**Exercise description:** Copy out the lines of the listing exactly, starting with the line that contains "In the visual" and going on through the end of the listing.

**Raw data:**

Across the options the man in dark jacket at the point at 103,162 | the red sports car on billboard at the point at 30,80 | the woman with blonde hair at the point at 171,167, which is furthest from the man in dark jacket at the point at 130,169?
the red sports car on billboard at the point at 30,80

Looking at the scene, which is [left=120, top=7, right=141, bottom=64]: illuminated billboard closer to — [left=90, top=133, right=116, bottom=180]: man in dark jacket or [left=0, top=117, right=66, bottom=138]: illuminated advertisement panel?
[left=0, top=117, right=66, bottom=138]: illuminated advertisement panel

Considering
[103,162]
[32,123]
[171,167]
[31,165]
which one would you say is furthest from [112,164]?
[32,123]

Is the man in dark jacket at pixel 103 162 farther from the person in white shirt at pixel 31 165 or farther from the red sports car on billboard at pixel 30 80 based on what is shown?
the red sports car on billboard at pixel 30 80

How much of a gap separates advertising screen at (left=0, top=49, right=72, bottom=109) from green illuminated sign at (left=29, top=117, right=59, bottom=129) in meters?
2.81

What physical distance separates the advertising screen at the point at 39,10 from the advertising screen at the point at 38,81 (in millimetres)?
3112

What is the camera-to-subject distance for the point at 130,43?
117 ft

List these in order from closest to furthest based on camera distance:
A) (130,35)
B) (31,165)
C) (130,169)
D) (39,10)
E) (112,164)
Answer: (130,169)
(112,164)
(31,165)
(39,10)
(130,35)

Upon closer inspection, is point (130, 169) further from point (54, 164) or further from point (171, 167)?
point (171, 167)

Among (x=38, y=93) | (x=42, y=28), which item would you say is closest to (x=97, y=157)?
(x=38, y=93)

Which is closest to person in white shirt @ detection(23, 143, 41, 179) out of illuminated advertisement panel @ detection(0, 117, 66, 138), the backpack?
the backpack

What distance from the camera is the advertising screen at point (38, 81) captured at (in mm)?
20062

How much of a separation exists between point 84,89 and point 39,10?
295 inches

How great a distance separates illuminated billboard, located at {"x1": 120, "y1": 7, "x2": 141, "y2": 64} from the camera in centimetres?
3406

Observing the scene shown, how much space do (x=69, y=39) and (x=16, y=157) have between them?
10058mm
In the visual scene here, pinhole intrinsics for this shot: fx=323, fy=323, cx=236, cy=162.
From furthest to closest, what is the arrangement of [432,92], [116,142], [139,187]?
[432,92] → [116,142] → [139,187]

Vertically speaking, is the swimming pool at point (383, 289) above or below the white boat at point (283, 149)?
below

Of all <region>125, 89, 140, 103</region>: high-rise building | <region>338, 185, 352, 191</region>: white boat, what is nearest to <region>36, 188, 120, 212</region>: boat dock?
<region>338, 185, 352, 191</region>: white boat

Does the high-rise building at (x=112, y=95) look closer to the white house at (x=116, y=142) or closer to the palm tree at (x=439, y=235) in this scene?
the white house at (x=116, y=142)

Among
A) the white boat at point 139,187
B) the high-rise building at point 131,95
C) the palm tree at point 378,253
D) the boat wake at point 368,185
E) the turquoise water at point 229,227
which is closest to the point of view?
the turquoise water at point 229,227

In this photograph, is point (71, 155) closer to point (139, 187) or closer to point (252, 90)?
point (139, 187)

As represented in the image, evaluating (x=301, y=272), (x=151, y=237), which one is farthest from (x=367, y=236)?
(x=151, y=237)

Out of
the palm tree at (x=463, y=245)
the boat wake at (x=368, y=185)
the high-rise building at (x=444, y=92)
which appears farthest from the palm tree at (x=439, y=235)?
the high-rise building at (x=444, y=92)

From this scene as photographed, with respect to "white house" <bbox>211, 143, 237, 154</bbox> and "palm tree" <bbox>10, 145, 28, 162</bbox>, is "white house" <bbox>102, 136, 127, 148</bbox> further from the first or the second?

**Reply to the task:**
In the visual scene here, pinhole intrinsics for this shot: fx=323, fy=323, cx=236, cy=162.
From furthest to closest, what is the arrangement of [432,92], [116,142], [139,187]?
[432,92] → [116,142] → [139,187]

Vertically speaking, is the swimming pool at point (383, 289) above or below the white boat at point (283, 149)?
below

Of all <region>125, 89, 140, 103</region>: high-rise building | <region>338, 185, 352, 191</region>: white boat, what is nearest to <region>36, 188, 120, 212</region>: boat dock?
<region>338, 185, 352, 191</region>: white boat

Does the high-rise building at (x=112, y=95) look closer to the white house at (x=116, y=142) or closer to the palm tree at (x=439, y=235) in this scene?
the white house at (x=116, y=142)

Among
A) the white boat at point 139,187
B) the high-rise building at point 131,95
C) the palm tree at point 378,253
D) the boat wake at point 368,185
E) the turquoise water at point 229,227
which is closest to the point of view?
the turquoise water at point 229,227

In this photograph, is point (71, 155) closer to point (139, 187) or closer to point (252, 90)?
point (139, 187)

As represented in the image, evaluating (x=301, y=272), (x=151, y=237), which one is farthest from (x=367, y=236)?
(x=151, y=237)

Out of
the palm tree at (x=463, y=245)
the boat wake at (x=368, y=185)
the high-rise building at (x=444, y=92)
which appears farthest from the palm tree at (x=439, y=235)?
the high-rise building at (x=444, y=92)

From this scene as photographed, with respect to "white house" <bbox>211, 143, 237, 154</bbox> and "palm tree" <bbox>10, 145, 28, 162</bbox>, is "white house" <bbox>102, 136, 127, 148</bbox> further from the first or the second?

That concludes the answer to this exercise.